As the market rally continues, Bitwise’s CIO has outlined some of the bullish catalysts that he believes the market is overlooking and could send the crypto market prices substantially higher in the coming months and years.
Hougan highlighted that there’s “a lot to be excited about” now, including crypto regulation and legislation moving in a positive direction, stablecoins gaining momentum, corporate crypto purchases soaring, exchange-traded funds (ETFs) experiencing remarkable adoption, and the “much-needed altcoin energy” being injected into the broader crypto market by Ethereum’s (ETH) rally.
Hougan listed governments potentially purchasing Bitcoin (BTC) as the first key catalyst not priced in. He explained that “The Three Horsemen of Bitcoin Demand” for this year were ETFs, corporations, and governments, but only the first two have delivered.
In the memo, Hougan affirmed that, based on the conversations he is having at Bitwise, countries and central banks “are moving,” albeit slowly, clarifying that he doesn’t believe “there will be a rush of national announcements by year-end,” but suspects there will be enough to “establish this as a major potential catalyst for 2026. That realization alone could push prices substantially higher.”
Bitcoin trading near all-time highs while interest rates hover near historical highs is unusual, the Bitwise CIO said when discussing the second factor. Despite investors having priced in multiple rate cuts by year’s end, he asserted that the market is missing a much bigger story.
Hougan also underscored the diminishing volatility trend as a third potential catalyst, as both BTC’s volatility and the rate at which its volatility is changing have fallen dramatically since the launch of spot Bitcoin ETFs in January 2024.

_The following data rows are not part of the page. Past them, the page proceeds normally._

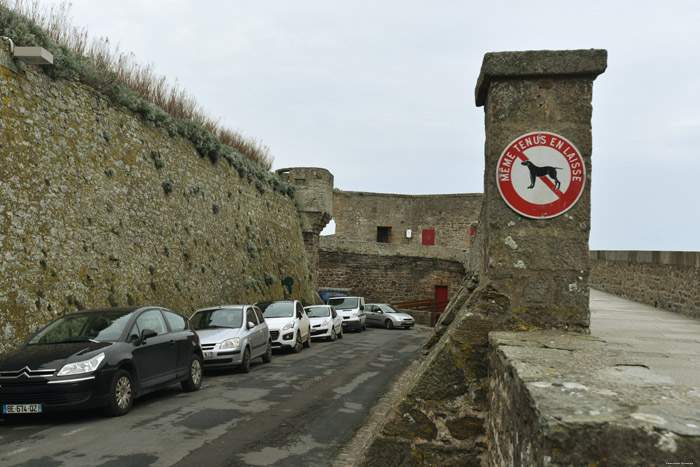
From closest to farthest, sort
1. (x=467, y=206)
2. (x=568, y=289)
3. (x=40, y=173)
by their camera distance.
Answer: (x=568, y=289) → (x=40, y=173) → (x=467, y=206)

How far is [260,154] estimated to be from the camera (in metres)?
29.1

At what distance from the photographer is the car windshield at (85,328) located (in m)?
8.55

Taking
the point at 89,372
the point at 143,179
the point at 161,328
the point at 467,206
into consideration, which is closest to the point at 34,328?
the point at 161,328

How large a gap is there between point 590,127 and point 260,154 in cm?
2530

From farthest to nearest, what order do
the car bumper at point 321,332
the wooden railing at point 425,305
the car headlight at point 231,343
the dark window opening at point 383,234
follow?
the dark window opening at point 383,234 < the wooden railing at point 425,305 < the car bumper at point 321,332 < the car headlight at point 231,343

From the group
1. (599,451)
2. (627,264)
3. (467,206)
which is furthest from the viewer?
(467,206)

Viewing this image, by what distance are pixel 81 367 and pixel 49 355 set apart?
1.81 feet

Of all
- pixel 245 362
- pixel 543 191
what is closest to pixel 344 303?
pixel 245 362

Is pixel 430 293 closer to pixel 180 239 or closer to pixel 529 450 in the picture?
pixel 180 239

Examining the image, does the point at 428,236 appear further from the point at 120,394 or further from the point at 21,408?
the point at 21,408

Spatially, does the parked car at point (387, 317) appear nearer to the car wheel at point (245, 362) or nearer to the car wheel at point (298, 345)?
the car wheel at point (298, 345)

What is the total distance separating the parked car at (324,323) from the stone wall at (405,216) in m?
23.5

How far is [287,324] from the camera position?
16859 mm

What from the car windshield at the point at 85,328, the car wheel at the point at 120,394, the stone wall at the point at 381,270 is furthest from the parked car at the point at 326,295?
the car wheel at the point at 120,394
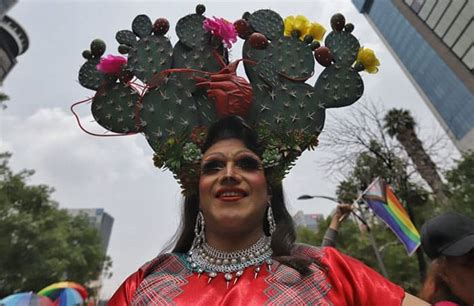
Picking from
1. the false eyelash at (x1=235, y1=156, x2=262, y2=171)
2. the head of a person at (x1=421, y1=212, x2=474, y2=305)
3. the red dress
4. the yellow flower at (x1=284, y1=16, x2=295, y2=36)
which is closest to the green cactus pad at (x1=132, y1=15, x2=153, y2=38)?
the yellow flower at (x1=284, y1=16, x2=295, y2=36)

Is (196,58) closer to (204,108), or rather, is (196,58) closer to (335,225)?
(204,108)

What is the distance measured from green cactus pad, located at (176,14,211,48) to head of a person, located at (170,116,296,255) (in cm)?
56

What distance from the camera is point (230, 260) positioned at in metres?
1.91

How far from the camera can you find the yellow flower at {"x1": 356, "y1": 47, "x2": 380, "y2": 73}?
2.22 metres

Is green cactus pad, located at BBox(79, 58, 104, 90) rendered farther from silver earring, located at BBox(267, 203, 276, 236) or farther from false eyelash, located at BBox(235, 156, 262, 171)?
silver earring, located at BBox(267, 203, 276, 236)

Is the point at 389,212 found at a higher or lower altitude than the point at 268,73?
lower

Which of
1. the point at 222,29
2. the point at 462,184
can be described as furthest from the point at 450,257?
the point at 462,184

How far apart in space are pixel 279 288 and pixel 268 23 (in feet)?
5.14

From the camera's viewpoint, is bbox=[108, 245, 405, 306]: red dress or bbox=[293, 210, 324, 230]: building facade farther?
bbox=[293, 210, 324, 230]: building facade

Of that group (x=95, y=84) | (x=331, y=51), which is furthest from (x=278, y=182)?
(x=95, y=84)

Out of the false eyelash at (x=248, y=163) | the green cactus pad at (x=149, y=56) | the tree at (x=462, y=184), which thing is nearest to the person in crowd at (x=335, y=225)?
the false eyelash at (x=248, y=163)

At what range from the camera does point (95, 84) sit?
218cm

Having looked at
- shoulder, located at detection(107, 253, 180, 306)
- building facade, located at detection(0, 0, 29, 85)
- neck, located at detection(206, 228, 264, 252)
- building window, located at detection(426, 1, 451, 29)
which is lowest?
building facade, located at detection(0, 0, 29, 85)

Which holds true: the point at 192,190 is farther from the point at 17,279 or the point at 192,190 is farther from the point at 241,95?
the point at 17,279
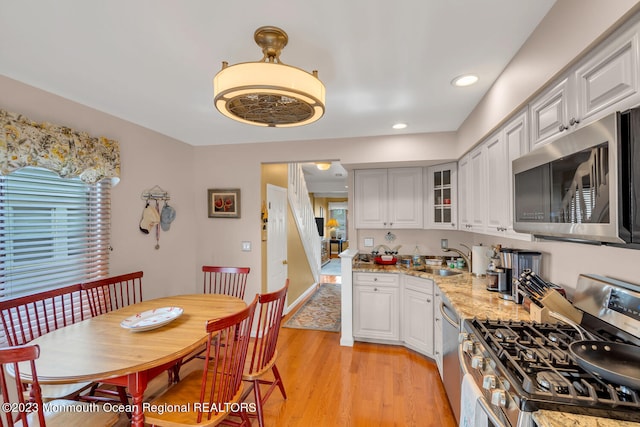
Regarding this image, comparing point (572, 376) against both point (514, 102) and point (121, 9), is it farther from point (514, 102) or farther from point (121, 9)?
point (121, 9)

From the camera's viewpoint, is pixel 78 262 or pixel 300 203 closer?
pixel 78 262

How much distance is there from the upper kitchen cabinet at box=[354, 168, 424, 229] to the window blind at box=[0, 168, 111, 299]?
8.91ft

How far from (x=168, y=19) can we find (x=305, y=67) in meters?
0.78

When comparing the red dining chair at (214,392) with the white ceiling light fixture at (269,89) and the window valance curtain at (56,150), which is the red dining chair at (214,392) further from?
the window valance curtain at (56,150)

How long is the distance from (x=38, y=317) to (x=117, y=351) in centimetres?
84

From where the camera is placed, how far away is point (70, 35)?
146cm

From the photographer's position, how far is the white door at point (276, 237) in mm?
3846

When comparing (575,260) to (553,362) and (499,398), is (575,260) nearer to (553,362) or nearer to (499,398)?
(553,362)

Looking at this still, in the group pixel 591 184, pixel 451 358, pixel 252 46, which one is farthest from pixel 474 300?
pixel 252 46

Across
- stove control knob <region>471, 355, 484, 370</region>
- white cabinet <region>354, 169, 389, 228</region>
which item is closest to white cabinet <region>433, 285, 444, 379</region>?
white cabinet <region>354, 169, 389, 228</region>

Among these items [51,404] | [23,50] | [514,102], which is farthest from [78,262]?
[514,102]

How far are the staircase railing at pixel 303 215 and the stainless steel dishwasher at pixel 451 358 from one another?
3230mm

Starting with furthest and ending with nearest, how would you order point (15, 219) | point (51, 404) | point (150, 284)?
point (150, 284) < point (15, 219) < point (51, 404)

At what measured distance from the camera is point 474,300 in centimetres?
194
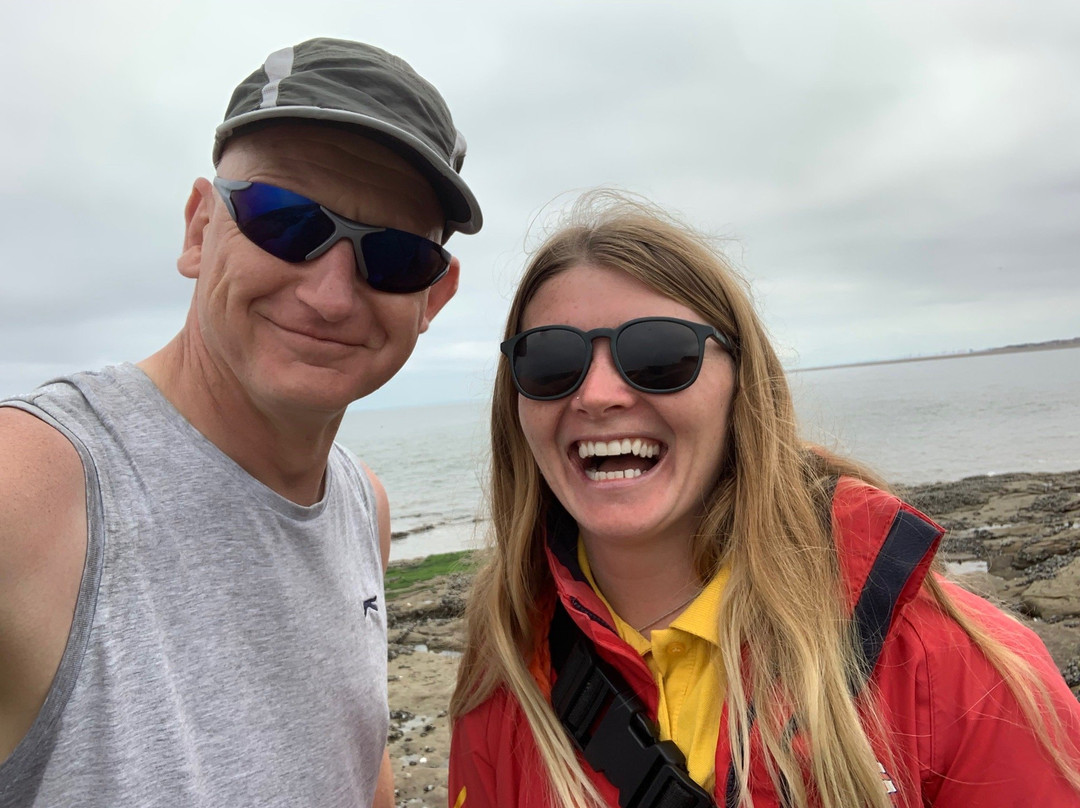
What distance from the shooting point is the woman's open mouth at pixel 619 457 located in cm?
222

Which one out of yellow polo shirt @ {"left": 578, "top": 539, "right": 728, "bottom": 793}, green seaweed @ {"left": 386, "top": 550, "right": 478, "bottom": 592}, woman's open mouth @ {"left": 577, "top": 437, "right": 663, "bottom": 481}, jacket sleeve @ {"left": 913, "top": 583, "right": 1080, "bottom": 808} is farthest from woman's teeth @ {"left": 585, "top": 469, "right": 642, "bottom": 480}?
green seaweed @ {"left": 386, "top": 550, "right": 478, "bottom": 592}

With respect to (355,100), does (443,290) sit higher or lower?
lower

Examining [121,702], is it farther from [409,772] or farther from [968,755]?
[409,772]

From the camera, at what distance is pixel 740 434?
7.68 ft

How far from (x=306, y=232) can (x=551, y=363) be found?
943mm

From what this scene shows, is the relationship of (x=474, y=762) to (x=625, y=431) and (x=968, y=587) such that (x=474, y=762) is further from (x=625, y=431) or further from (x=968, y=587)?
(x=968, y=587)

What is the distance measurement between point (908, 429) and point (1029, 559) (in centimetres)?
2795

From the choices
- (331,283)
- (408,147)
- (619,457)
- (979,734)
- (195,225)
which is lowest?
(979,734)

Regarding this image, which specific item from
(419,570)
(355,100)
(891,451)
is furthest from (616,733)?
(891,451)

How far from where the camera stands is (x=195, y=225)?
225cm

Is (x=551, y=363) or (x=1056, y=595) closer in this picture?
(x=551, y=363)

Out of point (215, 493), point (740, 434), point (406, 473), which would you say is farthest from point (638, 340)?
point (406, 473)

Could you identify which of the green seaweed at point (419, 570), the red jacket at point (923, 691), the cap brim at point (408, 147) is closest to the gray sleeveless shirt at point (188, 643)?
the red jacket at point (923, 691)

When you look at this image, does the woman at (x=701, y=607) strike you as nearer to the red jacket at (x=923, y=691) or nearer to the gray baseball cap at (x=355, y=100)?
the red jacket at (x=923, y=691)
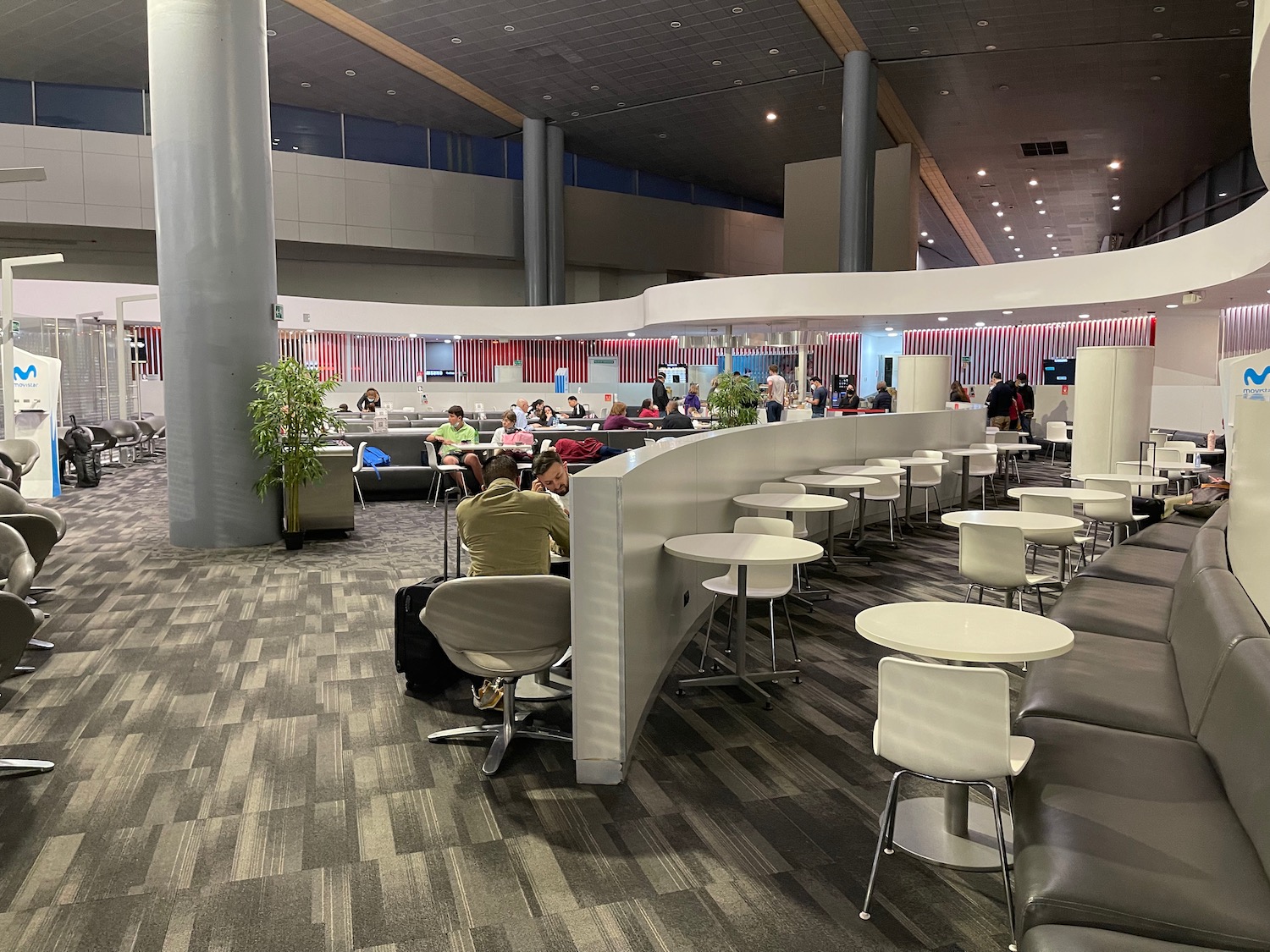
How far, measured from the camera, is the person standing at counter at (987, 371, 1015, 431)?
15578mm

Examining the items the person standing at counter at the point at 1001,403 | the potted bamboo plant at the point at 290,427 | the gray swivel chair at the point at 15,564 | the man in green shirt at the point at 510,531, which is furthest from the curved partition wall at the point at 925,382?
the gray swivel chair at the point at 15,564

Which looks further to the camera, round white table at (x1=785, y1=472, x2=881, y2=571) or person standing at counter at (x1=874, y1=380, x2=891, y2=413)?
person standing at counter at (x1=874, y1=380, x2=891, y2=413)

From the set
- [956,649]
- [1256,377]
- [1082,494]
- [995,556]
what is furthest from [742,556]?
[1082,494]

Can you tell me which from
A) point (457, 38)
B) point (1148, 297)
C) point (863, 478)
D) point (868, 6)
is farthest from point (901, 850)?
point (457, 38)

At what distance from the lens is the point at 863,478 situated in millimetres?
7414

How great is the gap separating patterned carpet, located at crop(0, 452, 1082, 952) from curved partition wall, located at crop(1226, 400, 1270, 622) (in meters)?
1.48

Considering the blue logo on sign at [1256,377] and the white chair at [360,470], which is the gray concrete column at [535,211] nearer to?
the white chair at [360,470]

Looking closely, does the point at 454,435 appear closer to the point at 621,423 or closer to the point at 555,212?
the point at 621,423

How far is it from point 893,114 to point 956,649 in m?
19.2

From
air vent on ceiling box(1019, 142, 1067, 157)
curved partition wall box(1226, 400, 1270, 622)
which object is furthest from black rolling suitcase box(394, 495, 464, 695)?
air vent on ceiling box(1019, 142, 1067, 157)

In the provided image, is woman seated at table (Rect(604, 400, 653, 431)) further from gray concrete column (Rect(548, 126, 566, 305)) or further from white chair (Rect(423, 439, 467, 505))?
gray concrete column (Rect(548, 126, 566, 305))

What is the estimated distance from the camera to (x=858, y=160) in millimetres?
17422

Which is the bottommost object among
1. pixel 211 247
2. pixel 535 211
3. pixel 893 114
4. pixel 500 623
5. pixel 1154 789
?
pixel 1154 789

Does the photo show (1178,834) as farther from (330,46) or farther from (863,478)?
(330,46)
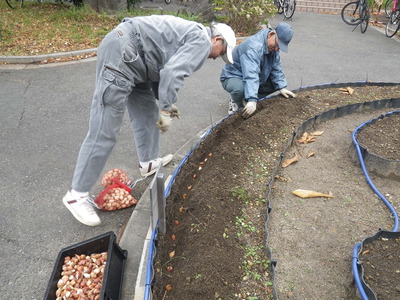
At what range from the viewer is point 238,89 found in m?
4.49

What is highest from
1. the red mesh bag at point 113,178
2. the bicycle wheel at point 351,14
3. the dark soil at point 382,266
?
the dark soil at point 382,266

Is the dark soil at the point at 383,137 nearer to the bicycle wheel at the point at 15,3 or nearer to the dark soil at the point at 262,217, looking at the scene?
the dark soil at the point at 262,217

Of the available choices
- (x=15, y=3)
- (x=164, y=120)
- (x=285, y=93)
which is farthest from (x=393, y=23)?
(x=15, y=3)

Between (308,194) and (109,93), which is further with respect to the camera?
(308,194)

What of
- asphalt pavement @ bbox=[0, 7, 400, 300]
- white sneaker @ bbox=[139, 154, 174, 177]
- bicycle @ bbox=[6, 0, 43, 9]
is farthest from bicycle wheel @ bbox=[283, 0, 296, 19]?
white sneaker @ bbox=[139, 154, 174, 177]

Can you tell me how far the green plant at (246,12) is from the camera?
8.38 metres

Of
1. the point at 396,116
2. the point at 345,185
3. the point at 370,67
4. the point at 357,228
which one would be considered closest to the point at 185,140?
the point at 345,185

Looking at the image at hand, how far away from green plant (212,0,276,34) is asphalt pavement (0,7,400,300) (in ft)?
4.27

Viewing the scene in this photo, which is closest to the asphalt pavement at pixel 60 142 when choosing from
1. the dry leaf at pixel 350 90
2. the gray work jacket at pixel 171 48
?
the dry leaf at pixel 350 90

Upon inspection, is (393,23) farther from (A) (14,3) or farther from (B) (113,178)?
(A) (14,3)

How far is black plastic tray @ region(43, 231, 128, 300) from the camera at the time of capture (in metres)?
2.03

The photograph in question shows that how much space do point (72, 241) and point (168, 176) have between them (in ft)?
3.70

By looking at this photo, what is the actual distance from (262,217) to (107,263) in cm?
132

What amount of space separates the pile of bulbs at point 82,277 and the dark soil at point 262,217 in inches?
14.0
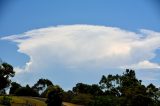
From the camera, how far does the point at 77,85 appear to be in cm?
14125

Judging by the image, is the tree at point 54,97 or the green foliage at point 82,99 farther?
the green foliage at point 82,99

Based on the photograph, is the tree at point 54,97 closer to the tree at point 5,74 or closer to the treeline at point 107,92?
the treeline at point 107,92

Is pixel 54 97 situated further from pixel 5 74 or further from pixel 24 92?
pixel 24 92

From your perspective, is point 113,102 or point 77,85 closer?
point 113,102

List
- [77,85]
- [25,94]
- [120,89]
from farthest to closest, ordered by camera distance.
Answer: [77,85]
[120,89]
[25,94]

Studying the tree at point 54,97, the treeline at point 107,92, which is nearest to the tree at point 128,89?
the treeline at point 107,92

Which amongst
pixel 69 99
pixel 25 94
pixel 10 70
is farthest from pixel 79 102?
pixel 10 70

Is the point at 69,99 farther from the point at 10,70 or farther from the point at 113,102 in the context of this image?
the point at 10,70

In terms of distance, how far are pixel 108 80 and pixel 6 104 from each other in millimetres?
60460

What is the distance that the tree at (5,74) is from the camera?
92.4 meters

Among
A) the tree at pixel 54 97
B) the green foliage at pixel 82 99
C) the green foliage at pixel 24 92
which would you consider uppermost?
the green foliage at pixel 24 92

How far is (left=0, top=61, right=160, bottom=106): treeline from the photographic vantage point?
94.8 metres

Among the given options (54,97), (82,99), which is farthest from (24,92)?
(54,97)

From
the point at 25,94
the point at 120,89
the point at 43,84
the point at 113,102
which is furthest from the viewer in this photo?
the point at 43,84
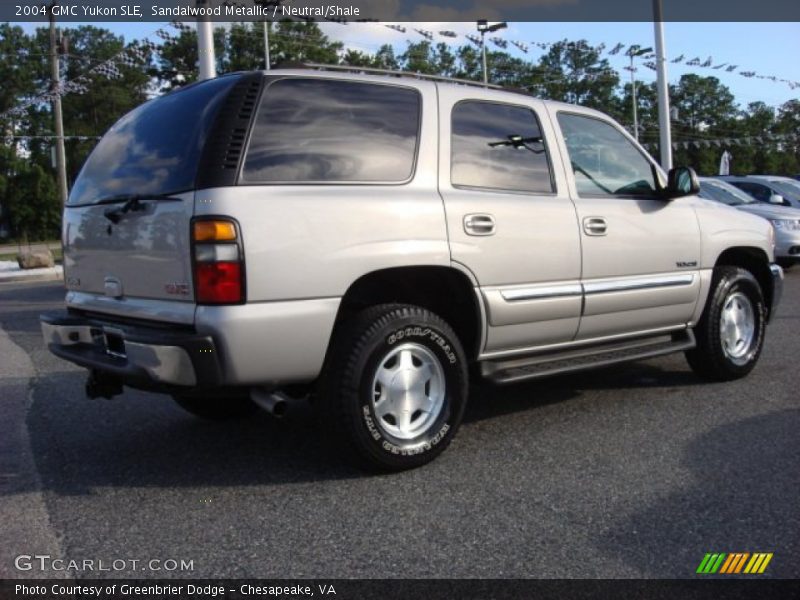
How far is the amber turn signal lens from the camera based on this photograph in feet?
10.4

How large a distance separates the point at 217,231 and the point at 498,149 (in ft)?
5.89

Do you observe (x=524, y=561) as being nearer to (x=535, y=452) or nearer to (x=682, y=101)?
(x=535, y=452)

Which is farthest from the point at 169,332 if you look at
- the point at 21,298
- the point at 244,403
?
the point at 21,298

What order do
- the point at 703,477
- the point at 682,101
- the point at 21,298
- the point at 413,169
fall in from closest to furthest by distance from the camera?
the point at 703,477, the point at 413,169, the point at 21,298, the point at 682,101

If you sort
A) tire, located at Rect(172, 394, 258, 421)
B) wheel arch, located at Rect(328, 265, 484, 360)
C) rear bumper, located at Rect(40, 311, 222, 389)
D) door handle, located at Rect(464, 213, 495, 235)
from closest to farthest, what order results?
rear bumper, located at Rect(40, 311, 222, 389) → wheel arch, located at Rect(328, 265, 484, 360) → door handle, located at Rect(464, 213, 495, 235) → tire, located at Rect(172, 394, 258, 421)

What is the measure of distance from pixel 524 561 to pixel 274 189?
6.05ft

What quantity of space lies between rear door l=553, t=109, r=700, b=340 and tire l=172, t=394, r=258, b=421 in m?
2.14

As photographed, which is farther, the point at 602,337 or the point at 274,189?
the point at 602,337

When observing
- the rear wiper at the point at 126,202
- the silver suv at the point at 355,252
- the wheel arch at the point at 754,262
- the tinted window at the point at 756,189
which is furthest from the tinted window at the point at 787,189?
the rear wiper at the point at 126,202

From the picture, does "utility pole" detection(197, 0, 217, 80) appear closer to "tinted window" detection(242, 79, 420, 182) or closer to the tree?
"tinted window" detection(242, 79, 420, 182)

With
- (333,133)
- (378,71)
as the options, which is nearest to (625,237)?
(378,71)

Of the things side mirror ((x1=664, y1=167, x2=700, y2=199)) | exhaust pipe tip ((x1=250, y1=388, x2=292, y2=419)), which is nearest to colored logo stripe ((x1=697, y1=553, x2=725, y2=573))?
exhaust pipe tip ((x1=250, y1=388, x2=292, y2=419))

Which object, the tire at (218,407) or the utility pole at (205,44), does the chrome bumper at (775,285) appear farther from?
the utility pole at (205,44)

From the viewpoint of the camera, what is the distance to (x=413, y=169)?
3.82m
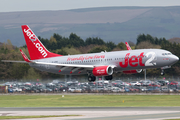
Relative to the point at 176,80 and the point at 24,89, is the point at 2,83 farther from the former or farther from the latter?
the point at 176,80

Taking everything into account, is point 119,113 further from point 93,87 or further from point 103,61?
point 93,87

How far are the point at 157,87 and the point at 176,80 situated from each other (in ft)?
29.9

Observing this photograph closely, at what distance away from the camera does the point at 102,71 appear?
237 ft

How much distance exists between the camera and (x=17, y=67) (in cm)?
13412

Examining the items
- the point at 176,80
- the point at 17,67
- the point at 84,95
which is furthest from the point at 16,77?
the point at 176,80

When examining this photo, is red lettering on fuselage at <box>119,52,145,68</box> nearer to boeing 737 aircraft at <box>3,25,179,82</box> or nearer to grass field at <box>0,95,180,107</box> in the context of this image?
boeing 737 aircraft at <box>3,25,179,82</box>

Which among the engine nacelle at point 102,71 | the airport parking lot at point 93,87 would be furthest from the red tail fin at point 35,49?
the airport parking lot at point 93,87

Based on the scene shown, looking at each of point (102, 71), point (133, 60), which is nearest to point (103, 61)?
point (102, 71)

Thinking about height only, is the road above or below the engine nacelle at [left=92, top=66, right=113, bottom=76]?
below

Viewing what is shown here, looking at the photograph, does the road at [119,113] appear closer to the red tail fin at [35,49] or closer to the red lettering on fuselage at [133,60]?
the red lettering on fuselage at [133,60]

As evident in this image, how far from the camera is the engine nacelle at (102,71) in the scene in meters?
72.1

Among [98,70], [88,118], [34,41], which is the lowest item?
[88,118]

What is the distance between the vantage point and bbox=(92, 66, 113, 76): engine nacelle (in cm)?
7206

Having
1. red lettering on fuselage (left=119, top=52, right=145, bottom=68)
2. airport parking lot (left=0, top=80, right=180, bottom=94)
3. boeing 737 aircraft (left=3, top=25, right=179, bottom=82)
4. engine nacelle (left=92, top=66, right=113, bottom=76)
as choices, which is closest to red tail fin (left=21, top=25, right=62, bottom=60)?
boeing 737 aircraft (left=3, top=25, right=179, bottom=82)
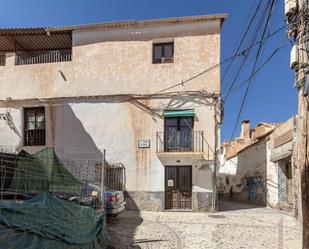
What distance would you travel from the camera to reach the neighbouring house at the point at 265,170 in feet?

The growth of ETFs and corporate purchases injected new types of buyers into the crypto market, and advances on the regulatory and legislative side dramatically reduced risk in the market. I suspect this is the “new normal” for bitcoin. It is now roughly as volatile as high-volatility tech stocks, like Nvidia.
Lastly, he suggested that a comeback of Initial Coin Offerings (ICOs) could be around the corner, bringing a wave of new capital. Hougan argued that ICOs have had a terrible reputation since 2018, which led most investors and observers to write them off “as damaged goods.”
“Markets don’t rise on good news. They rise on good news that is not priced in,” he affirmed, concluding that “the market in general underappreciates the scale of the bull market taking place in crypto. But I also think it’s overlooking some specific catalysts that will play out in the months and years to come.”